Cet arrêt nie, de fait, la réalité du trafic de contrefaçons qui est devenu une activité lucrative pour les organisations criminelles. De plus, ces marchandises peuvent revenir sur le territoire de l'UE notamment via des achats sur Internet. Il est patent que la contrefaçon est devenue un phénomène criminel global mettant en péril l'économie et la sécurité des consommateurs ; le bilan record de l'action de lutte contre les atteintes aux droits de propriété intellectuelle de la douane en 2011 est là pour l'illustrer de manière éclatante.

Dès lors, il n'est pas concevable de laisser l'Europe devenir une plateforme de redistribution de la contrefaçon, ce qui serait contraire à l'article 27 de la Déclaration universelle des droits de l'homme adoptée par l'Assemblée générale des Nations Unies, le 10 décembre 1948, qui précise que « [...] Chacun a droit à la protection des intérêts moraux et matériels découlant de toute production scientifique, littéraire ou artistique dont il est l'auteur », à l'article 17 § 2 de la Charte des droits fondamentaux de l'Union européenne elle-même, qui affirme que « La propriété intellectuelle est protégée », ainsi qu'aux engagements de l'Union européenne et de ses États-membres, y compris dans le cadre d'accords internationaux (Accord à l'OMC sur les Aspects des Droits de Propriété Intellectuelle qui touchent au Commerce - ADPIC).

Devant une telle situation, il convient de modifier le cadre règlementaire communautaire en faisant évoluer le règlement douanier mais également, et surtout, le droit matériel de la propriété intellectuelle.

Les autorités françaises ont engagé un certain nombre d'actions en ce sens. Un courrier a ainsi été adressé au Président de la Commission européenne conjointement par les ministres de l'Economie et des finances et du Budget, des comptes publics et de la réforme de l'État, le 3 février 2012. Ce courrier a permis de réaffirmer le profond engagement de la France en faveur de la protection des droits de propriété intellectuelle et la nécessité de maintenir la capacité des douanes européennes dans la lutte contre la contrefaçon, eu égard aux engagements de l'UE contre la cybercriminalité, la criminalité organisée et en faveur de l'innovation et de la protection des consommateurs. L'Europe ne peut en effet pas aspirer à être une économie de l'innovation et de la connaissance pour asseoir la croissance et, en même temps, renoncer à protéger les droits de propriété intellectuelle.

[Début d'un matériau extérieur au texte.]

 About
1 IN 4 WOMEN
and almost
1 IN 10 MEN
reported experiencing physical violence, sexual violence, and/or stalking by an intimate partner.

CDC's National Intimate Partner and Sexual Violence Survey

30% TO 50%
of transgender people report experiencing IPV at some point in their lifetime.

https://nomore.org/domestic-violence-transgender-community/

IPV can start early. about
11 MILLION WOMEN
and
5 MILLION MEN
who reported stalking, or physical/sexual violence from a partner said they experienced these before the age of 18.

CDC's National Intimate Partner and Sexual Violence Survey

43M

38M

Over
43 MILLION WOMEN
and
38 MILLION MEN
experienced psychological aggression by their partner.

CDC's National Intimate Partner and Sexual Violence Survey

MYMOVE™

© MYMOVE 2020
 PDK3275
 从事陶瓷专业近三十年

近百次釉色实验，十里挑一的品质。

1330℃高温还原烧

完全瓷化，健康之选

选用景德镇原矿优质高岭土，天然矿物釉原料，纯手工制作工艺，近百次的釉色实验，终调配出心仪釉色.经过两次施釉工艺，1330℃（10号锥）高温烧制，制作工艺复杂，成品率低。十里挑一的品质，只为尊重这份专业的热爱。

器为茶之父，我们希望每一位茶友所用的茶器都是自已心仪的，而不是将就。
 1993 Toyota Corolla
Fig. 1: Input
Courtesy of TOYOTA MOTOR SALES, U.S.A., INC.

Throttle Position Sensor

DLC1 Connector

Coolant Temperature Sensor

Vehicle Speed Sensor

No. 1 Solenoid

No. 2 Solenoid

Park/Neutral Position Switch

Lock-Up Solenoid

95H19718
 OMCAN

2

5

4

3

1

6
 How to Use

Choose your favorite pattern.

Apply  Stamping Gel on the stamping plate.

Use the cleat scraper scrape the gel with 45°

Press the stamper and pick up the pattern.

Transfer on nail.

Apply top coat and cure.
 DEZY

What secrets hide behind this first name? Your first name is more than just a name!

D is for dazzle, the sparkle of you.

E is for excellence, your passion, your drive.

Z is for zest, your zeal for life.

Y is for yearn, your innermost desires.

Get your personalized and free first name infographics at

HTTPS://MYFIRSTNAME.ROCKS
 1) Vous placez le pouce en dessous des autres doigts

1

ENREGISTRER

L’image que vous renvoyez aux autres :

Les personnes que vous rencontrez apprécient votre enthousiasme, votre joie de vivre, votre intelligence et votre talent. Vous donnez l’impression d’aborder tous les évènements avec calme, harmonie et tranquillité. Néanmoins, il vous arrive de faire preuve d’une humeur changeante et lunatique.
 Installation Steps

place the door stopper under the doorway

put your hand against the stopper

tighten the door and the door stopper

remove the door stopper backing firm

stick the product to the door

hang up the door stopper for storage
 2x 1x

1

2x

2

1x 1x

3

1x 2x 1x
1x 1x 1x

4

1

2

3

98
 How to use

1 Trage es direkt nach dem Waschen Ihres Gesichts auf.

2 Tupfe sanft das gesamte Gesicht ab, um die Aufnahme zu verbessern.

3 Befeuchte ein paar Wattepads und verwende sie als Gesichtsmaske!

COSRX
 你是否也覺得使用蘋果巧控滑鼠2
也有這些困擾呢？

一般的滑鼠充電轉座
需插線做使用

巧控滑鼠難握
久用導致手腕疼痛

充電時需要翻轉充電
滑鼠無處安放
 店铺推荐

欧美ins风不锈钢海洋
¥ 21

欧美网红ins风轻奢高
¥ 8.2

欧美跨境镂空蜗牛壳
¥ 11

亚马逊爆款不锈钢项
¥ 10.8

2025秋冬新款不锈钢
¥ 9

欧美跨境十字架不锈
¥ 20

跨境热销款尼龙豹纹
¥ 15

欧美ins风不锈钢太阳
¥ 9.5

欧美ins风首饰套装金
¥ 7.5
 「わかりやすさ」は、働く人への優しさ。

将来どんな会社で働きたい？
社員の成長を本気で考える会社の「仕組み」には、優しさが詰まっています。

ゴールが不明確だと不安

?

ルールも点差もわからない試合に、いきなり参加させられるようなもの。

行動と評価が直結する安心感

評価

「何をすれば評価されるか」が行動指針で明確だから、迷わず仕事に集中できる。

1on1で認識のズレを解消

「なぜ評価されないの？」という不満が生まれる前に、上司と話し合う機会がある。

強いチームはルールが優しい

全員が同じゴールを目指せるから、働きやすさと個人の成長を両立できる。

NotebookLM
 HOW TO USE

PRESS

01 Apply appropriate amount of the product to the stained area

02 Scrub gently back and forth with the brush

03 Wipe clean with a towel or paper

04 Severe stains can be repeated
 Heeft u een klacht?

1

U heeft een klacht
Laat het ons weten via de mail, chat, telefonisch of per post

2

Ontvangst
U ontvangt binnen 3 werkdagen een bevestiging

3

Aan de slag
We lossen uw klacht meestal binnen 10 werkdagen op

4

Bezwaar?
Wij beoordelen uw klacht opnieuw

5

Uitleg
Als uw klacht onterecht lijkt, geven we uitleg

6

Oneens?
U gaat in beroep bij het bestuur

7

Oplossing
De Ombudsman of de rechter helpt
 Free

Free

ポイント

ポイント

Parallèlement, la direction générale des douanes et droits indirects (DGDDI) a saisi par écrit les autorités douanières européennes. Près d'une dizaine d'entre elles se déclarent ainsi prêtes à soutenir la position française au sein du Conseil. Des actions de sensibilisation auprès de parlementaires européens ont également été entreprises.

La DGDDI participe activement à la rédaction du nouveau règlement communautaire qui va étendre la protection douanière à un panel plus large de droits de propriété intellectuelle, améliorer les moyens de contrôle en matière de cybercriminalité, entraîner une réduction des coûts et harmoniser les procédures et les demandes d'intervention déposées par les titulaires de droits.

Enfin, en accord avec la direction générale de la compétitivité, de l’industrie et des services (DGCIS), la DGDDI a attiré l'attention des instances de l'UE et des États-membres sur la nécessité de réouvrir les textes de droit matériel relatifs aux différents droits de propriété intellectuelle, afin d'étendre les notions de "commercialisation" ou de "vie des affaires" aux opérations logistiques de transbordement et de transit qui font partie intégrante du commerce international.

Tout en poursuivant ces objectifs d'amélioration du cadre réglementaire et dans les limites actuellement imposées par l'arrêt de la CJUE, la douane française continue activement à contrôler et à intercepter les marchandises de contrefaçon.